Classify interactive images with Jupyter Notebook on Red Hat OpenShift AI

Jupyter Notebook works with OpenShift AI to interactively classify images. In this learning path, you will use TensorFlow and ipywidgets to simulate real-time data streaming and visualization and interact directly with AI models.

Try it in our Developer Sandbox

This first lesson will walk you through the first two steps of launching your workbench.

Prerequisites:

In this lesson, you will:

  • Launch a workbench in OpenShift AI.
  • Prepare a dataset.
  • Automate the fetching of datasets using Kaggle's API.
  • Enable direct access to large datasets for machine learning.

Launch a workbench in OpenShift AI

To launch and OpenShift AI workbench, follow these steps:

  1. Navigate to the OpenShift AI dashboard, as shown in Figure 1.

    Alt text: Developer Sandbox selection: OpenShift AI
    Figure 1: Selecting a component of the Developer Sandbox.
  2. Click Launch for the OpenShift AI component of the sandbox.
    Once you select the OpenShift AI sandbox instance, it will take you to the OpenShift AI console dashboard. The interface includes a navigation menu on the left with options like Home, Applications, Data Science Projects, Data Science Pipelines, Experiments, Model Serving, and Resources. 
  3. Navigate to Home (Figure 2).

    Alt text: A screenshot of the OpenShift AI dashboard.
    Figure 2: OpenShift AI dashboard.
  4. Click Data Science Projects. Here, you can choose or create a project where you'll conduct your experiments (Figure 3). 

    The OpenShift AI dashboard shows the data science projects.
    Figure 3: Dashboard of data science projects in OpenShift AI.

Create a new workbench

  1. Click on your project name from the list of project names, then navigate to the workbenches section in the main content area (Figure 4).
  2. Click Create a workbench to initiate a new workbench, as shown in Figure 4. 
      

    The workbench interface shows the “Create a workbench” button.
    Figure 4: Create a workbench interface.
  3. Configure your project, as shown in Figure 5
    1. Name: Give it a descriptive name (e.g., interactive_classification).
    2. Notebook image: Select TensorFlow, as our model will use this framework.
    3. Deployment size: Choose Medium for a balanced performance.
    4. Cluster storage: When you add a name, the system will automatically create storage for your notebook. If you chose interactiveclassification, it will provision a storage component called interactiveclassification-storage with “Max 20GB”).  

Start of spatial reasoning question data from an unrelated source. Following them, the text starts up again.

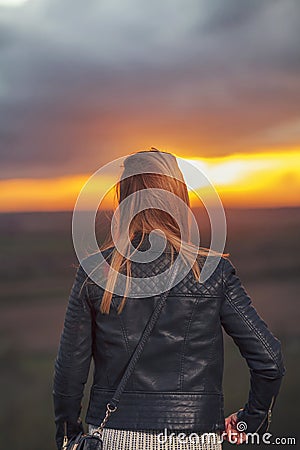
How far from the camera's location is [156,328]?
201 centimetres

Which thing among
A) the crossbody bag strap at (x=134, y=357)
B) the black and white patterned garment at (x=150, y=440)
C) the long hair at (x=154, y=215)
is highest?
the long hair at (x=154, y=215)

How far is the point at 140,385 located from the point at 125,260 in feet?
1.00

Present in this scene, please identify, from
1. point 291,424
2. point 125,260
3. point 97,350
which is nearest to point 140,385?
point 97,350

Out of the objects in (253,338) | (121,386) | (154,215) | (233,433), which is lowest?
(233,433)

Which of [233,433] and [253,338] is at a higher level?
[253,338]

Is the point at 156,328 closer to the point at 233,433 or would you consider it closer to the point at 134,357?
the point at 134,357

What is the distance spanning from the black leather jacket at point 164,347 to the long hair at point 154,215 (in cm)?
3

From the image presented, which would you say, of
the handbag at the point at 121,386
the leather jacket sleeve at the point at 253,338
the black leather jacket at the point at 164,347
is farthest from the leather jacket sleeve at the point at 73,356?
the leather jacket sleeve at the point at 253,338

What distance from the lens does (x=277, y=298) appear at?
8.62 meters

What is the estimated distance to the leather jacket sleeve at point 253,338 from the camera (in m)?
2.07

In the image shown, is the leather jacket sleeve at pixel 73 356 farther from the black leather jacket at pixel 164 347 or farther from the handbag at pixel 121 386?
the handbag at pixel 121 386

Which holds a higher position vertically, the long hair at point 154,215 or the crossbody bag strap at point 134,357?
the long hair at point 154,215

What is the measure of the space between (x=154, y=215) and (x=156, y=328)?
10.8 inches

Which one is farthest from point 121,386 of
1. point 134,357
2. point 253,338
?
point 253,338
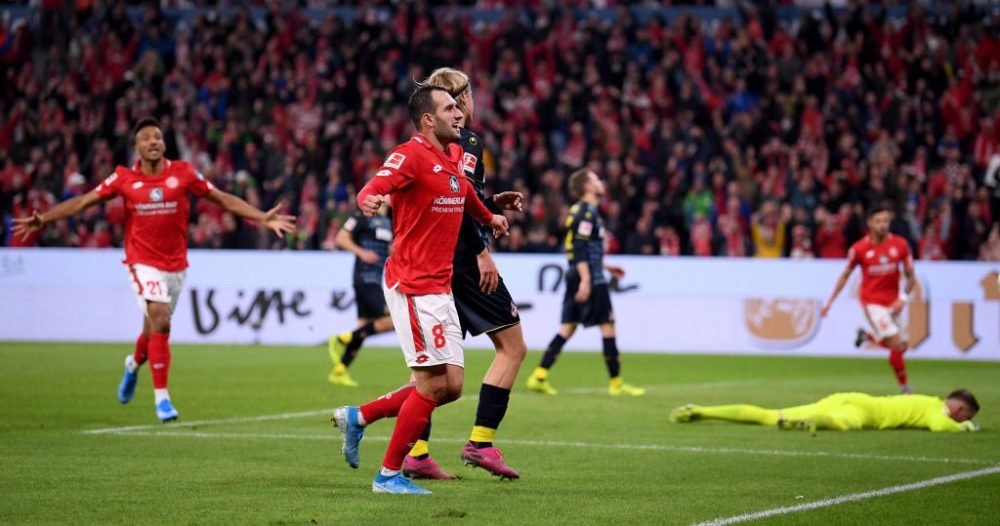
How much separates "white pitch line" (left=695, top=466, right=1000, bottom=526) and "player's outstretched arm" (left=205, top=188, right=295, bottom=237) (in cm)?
468

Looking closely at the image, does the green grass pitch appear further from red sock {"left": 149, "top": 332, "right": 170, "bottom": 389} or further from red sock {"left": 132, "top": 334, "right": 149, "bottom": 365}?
red sock {"left": 132, "top": 334, "right": 149, "bottom": 365}

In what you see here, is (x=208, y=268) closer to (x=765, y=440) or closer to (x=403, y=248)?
(x=765, y=440)

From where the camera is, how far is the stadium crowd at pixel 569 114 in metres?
24.8

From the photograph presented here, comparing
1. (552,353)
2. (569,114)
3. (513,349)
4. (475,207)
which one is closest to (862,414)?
(513,349)

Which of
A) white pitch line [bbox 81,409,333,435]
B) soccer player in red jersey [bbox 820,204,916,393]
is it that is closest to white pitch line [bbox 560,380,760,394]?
soccer player in red jersey [bbox 820,204,916,393]

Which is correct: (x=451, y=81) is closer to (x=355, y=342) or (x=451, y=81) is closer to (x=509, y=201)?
(x=509, y=201)

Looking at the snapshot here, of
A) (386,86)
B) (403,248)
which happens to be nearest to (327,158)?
(386,86)

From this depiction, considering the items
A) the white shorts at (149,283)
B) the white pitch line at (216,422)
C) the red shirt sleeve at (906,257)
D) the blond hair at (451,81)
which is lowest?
the white pitch line at (216,422)

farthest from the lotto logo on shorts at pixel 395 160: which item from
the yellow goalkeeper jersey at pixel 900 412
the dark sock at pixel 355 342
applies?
the dark sock at pixel 355 342

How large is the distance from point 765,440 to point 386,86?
1933 cm

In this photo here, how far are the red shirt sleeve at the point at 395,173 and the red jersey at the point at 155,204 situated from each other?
17.0ft

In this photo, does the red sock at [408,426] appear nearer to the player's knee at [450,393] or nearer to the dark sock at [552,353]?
the player's knee at [450,393]

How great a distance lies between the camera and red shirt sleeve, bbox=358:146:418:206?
7.40 meters

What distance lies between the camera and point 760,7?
28.9 meters
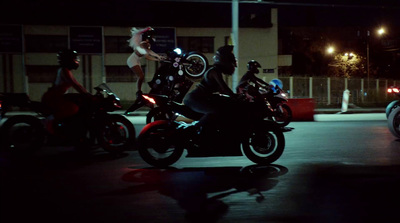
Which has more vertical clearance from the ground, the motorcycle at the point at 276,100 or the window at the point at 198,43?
the window at the point at 198,43

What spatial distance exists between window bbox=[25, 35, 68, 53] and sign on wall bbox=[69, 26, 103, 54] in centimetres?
568

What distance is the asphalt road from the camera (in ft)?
15.8

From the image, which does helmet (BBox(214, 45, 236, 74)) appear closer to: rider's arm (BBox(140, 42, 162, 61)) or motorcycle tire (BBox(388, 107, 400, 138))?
rider's arm (BBox(140, 42, 162, 61))

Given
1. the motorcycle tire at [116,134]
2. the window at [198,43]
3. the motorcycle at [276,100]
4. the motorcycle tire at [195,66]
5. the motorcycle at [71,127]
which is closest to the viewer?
the motorcycle at [71,127]

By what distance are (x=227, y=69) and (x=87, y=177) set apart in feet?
8.56

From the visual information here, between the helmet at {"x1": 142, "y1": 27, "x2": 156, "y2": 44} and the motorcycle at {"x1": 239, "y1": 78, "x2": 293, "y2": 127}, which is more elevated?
the helmet at {"x1": 142, "y1": 27, "x2": 156, "y2": 44}

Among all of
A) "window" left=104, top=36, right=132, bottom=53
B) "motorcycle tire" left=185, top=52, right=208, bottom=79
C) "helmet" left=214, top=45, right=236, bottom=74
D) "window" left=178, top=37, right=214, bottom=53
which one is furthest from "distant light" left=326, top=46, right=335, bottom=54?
"helmet" left=214, top=45, right=236, bottom=74

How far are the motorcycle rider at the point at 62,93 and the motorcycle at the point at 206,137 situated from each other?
5.82ft

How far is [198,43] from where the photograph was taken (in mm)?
Answer: 39750

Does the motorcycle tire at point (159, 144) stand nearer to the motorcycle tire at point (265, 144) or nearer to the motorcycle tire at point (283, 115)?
the motorcycle tire at point (265, 144)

      The workbench configuration page.
      Figure 5: Configure your workbench.
  4. Launch the workbench by selecting Create workbench. Wait for the status to indicate the workbench is running (Figure 6).    

    The status column shows the workbench is running.
    Figure 6: The workbench is running.

Obtain and prepare the dataset

This step involves two phases: Downloading the API key and setting it up on your workbench.

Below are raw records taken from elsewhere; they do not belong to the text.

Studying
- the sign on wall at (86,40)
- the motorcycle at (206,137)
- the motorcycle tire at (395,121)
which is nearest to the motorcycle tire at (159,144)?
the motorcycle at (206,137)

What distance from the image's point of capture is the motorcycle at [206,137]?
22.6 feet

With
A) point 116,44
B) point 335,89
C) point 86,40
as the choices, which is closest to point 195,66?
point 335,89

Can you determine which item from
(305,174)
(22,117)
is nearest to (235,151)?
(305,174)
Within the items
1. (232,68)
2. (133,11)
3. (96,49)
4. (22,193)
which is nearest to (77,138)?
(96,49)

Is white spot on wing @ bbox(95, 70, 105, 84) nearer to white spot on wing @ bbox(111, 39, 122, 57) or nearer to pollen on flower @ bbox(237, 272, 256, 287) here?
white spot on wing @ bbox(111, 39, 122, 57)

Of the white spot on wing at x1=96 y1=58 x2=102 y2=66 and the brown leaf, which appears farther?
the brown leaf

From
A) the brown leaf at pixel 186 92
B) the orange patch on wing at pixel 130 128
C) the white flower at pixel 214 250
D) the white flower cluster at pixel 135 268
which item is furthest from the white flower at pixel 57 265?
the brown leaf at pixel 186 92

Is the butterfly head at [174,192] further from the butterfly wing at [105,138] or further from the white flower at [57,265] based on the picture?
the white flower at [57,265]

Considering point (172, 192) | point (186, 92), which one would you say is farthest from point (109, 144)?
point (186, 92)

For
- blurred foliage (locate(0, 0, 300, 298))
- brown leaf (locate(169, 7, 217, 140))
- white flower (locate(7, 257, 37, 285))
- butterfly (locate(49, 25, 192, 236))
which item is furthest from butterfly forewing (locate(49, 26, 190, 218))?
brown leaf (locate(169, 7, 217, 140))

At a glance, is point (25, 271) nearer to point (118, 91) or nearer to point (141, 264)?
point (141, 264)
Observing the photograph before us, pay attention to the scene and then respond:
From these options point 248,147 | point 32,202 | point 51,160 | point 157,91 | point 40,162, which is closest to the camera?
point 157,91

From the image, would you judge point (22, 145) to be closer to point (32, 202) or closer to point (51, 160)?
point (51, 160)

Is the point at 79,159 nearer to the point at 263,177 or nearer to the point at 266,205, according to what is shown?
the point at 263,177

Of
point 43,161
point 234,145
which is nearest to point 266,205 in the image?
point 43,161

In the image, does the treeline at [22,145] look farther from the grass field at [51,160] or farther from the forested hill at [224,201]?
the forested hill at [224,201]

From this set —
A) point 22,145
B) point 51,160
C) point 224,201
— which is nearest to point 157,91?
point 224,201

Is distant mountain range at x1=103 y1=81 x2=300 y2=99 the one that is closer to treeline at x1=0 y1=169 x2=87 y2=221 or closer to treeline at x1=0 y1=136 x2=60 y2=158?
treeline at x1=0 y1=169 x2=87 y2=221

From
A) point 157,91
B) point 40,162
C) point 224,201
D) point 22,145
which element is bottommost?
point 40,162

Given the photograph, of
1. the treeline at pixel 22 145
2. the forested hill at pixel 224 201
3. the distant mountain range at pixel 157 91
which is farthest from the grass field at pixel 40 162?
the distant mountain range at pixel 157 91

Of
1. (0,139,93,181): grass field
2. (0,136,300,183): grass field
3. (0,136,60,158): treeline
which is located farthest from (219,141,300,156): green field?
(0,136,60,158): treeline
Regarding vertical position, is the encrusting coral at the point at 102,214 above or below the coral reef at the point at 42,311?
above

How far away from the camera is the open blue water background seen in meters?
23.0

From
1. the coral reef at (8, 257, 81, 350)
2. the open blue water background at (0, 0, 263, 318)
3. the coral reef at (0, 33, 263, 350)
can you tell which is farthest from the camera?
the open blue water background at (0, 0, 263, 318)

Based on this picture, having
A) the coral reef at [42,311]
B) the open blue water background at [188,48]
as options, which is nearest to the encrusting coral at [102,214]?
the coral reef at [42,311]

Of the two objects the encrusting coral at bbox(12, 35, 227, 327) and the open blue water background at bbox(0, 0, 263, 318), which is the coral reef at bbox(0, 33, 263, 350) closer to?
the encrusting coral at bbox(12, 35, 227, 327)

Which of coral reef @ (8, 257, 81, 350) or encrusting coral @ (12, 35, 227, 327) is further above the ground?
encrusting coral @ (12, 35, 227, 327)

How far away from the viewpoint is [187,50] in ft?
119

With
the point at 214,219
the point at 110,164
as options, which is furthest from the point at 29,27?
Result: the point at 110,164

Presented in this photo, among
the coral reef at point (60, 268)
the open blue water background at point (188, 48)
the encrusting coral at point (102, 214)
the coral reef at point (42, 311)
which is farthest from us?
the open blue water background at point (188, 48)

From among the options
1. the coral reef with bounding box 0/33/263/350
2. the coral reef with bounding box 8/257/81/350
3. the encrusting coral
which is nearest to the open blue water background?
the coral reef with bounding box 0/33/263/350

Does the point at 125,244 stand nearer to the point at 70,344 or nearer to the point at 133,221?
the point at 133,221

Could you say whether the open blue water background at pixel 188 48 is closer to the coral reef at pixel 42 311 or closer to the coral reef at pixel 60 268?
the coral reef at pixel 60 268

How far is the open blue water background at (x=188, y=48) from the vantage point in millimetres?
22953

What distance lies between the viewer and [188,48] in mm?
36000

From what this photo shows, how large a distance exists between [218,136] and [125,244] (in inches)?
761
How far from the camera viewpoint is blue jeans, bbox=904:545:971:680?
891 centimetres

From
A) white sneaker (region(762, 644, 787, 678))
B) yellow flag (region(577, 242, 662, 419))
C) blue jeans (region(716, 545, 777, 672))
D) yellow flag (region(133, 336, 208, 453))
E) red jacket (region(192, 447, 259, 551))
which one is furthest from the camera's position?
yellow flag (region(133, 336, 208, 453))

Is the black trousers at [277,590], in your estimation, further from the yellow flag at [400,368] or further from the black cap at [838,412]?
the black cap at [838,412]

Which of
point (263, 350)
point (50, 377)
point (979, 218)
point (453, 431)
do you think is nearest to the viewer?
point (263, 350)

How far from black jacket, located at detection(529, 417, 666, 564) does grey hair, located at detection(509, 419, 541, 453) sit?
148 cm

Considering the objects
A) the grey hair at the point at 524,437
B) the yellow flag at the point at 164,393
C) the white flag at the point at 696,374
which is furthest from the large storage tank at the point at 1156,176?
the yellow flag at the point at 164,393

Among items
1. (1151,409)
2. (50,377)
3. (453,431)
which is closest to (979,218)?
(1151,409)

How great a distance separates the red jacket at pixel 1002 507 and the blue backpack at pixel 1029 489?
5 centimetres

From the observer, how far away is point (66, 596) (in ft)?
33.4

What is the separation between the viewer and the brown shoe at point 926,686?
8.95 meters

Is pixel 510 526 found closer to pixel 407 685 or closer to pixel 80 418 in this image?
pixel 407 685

Download your Kaggle API key

  1. Navigate to the Kaggle website and log in with your account credentials to access your account (Figure 7).

    The Kaggle sign-in page lists multiple sign-in options.
    Figure 7: The Kaggle sign-in page lists multiple sign-in options.
  2. Go to your account settings. Click your profile icon at the top right corner of the page, then select Account from the dropdown menu (Figure 8).

    The Kaggle API download page.
    Figure 8: The Kaggle API download page.

Download the API key

  1. Scroll down to the section labeled API.
  2. Select Create New Token
  3. A file named kaggle.json will automatically download to your local machine. This file contains your API credentials. Check your downloads directory for kaggle.json (Figure 9). 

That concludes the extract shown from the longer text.